With cyber criminals continually evolving their tactics, traditional email defence methods are increasingly falling short, which is leaving security teams and businesses at a disadvantage and contributing to the rise of Business Email Compromise (BEC), according to Secureworks.

In BEC attacks, a threat actor usually compromises a corporate email account and uses that account to send fraudulent emails.

According to the Secureworks Incident Response report, the number of incidents involving business email compromise (BEC) doubled between January and December 2022, replacing ransomware as the most common financially motivated cyber threat to organisations.

Alex Tilley, Head of Threat Intelligence, Asia Pacific and Japan for Secureworks, says cyber criminals are always looking for opportunities to trick employees in organisations via realistic looking but bogus emails.
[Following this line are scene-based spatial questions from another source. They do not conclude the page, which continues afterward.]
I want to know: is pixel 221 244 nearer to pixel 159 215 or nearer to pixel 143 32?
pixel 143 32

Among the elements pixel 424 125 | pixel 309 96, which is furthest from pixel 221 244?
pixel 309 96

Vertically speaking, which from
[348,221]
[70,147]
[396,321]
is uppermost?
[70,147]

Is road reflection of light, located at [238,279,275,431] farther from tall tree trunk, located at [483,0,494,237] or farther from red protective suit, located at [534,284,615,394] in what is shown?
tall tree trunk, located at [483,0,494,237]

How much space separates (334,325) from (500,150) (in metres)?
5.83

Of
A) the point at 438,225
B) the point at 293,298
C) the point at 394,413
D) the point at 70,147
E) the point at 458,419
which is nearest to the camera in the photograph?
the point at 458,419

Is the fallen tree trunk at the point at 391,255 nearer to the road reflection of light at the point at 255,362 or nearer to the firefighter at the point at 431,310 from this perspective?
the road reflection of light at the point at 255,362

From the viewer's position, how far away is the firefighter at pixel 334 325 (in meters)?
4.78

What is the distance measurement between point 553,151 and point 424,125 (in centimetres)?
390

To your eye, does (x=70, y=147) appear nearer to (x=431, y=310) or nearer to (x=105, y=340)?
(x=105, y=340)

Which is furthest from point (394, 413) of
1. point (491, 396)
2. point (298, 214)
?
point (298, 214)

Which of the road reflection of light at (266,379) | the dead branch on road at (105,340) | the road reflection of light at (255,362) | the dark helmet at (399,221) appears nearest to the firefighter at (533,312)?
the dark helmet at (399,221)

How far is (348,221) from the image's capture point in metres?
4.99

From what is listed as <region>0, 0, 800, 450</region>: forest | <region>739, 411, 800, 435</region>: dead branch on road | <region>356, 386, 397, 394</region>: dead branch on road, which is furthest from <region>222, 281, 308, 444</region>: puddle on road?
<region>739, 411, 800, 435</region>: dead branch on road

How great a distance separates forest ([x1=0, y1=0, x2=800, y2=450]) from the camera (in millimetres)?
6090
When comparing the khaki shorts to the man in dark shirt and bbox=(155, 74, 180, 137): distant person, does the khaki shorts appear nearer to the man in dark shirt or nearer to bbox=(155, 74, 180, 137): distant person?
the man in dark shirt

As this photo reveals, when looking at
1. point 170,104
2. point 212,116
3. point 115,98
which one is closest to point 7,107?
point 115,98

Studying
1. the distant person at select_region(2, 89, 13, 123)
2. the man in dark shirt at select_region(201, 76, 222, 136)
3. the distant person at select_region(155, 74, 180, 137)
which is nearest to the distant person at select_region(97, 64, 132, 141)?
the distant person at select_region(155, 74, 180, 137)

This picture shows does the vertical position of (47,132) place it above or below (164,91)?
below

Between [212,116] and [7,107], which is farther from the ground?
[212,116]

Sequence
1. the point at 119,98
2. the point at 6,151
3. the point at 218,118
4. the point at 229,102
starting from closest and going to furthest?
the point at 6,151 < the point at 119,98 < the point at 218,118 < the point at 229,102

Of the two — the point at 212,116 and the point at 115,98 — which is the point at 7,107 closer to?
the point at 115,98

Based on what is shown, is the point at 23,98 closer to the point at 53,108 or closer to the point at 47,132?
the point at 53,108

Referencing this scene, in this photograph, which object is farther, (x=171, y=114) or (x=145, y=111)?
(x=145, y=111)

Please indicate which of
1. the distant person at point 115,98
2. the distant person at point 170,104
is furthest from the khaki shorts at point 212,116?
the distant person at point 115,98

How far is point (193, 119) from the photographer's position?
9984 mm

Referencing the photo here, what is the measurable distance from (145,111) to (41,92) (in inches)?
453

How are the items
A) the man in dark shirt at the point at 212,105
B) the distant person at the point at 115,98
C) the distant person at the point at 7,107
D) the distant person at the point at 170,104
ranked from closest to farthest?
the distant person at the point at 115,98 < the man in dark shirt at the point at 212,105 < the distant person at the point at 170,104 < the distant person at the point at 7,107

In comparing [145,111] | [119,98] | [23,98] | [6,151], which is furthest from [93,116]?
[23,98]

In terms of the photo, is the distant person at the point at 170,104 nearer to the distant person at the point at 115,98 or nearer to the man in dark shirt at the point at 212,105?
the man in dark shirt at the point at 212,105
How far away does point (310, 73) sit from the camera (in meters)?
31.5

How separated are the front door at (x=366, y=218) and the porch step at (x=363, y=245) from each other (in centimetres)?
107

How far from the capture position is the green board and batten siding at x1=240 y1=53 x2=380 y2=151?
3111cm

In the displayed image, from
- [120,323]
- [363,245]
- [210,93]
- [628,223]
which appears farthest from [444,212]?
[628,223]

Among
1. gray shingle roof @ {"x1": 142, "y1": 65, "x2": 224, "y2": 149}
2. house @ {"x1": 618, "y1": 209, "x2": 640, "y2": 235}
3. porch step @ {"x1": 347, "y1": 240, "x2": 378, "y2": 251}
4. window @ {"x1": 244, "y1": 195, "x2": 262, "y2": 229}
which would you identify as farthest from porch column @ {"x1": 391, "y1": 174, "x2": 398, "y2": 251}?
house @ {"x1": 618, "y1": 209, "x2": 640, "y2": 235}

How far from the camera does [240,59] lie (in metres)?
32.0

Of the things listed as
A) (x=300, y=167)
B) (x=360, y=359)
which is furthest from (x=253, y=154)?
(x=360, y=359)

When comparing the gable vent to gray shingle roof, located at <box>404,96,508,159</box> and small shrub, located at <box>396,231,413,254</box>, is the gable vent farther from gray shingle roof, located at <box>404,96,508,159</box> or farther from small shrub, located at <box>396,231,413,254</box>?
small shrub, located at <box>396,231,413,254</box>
Tilley says, "We're continuing to see high-profile cases of post-intrusion ransomware, which can be extremely disruptive and damaging to an organisation. Business email compromise is becoming increasingly a cyber criminals tactic of choice because it requires little to no technical skill but it can be extremely lucrative."

The Secureworks report points out that BEC attacks exploit employees who are involved in routine financial transactions, manipulating their trust to transfer large sums of money through existing processes.

By bypassing payment infrastructure, cyber criminals avoid many of the controls that businesses rely on to protect against email-based attacks.

No two BEC attacks are identical; threat actors continuously refine their techniques to maximise financial gain with minimal effort. Secureworks incident responders have identified a typical pattern in BEC attacks:

  • Compromising email accounts: Threat actors gain unauthorised access to email accounts using credential-harvesting pages, reused credentials from third-party breaches, brute-forcing single-factor email portals, or exploiting known vulnerabilities on internet-facing mail servers.
  • Conducting reconnaissance: Once inside the email accounts, threat actors monitor email communications to understand business terminology, identify purchased services, and locate invoice templates that can be modified.
  • Deception: The threat actors identify new or ongoing email threads. Legitimate employees are removed from the conversation to avoid detection and fraudulent requests for payment changes are made.
  • Tricking employees: Employees from other organisations interpret the fraudulent requests as legitimate replies and comply with the instructions, leading to payments being redirected to attacker-controlled accounts.

Tilley says that while certain security controls can detect email account compromise during the initial stages of the attack, maintaining detection throughout the attack chain becomes increasingly challenging as threat actors pivot to attacker-controlled infrastructure.

To mitigate the risk of BEC attacks Tilley says adopting proactive security defences, such as modern phishing resistant Multi-Factor Authentication (MFA) and conditional access, could help provide employees with better protection.

"Employees play a crucial role as the final line of defence against BEC attacks. Educating employees to recognise warning signs and adopt a 'trust but verify' approach to email communication can raise suspicion and prevent successful attacks."

He adds that businesses have taken various protective measures, such as adopting sophisticated email security systems and providing extensive training to employees, to prioritise safeguarding against cyber threats. Nevertheless, the emergence of BEC renders many detection mechanisms ineffectual, placing security teams at a disadvantage and exposing businesses to risks.

To optimise security posture, Secureworks advises organisations to have comprehensive visibility and intelligence-driven detection across host, network, and cloud environments. Implementing centralised log retention and analysis across various resources, along with reputation-based web filtering and network detection for suspicious domains and IPs, can bolster defences against emerging threats.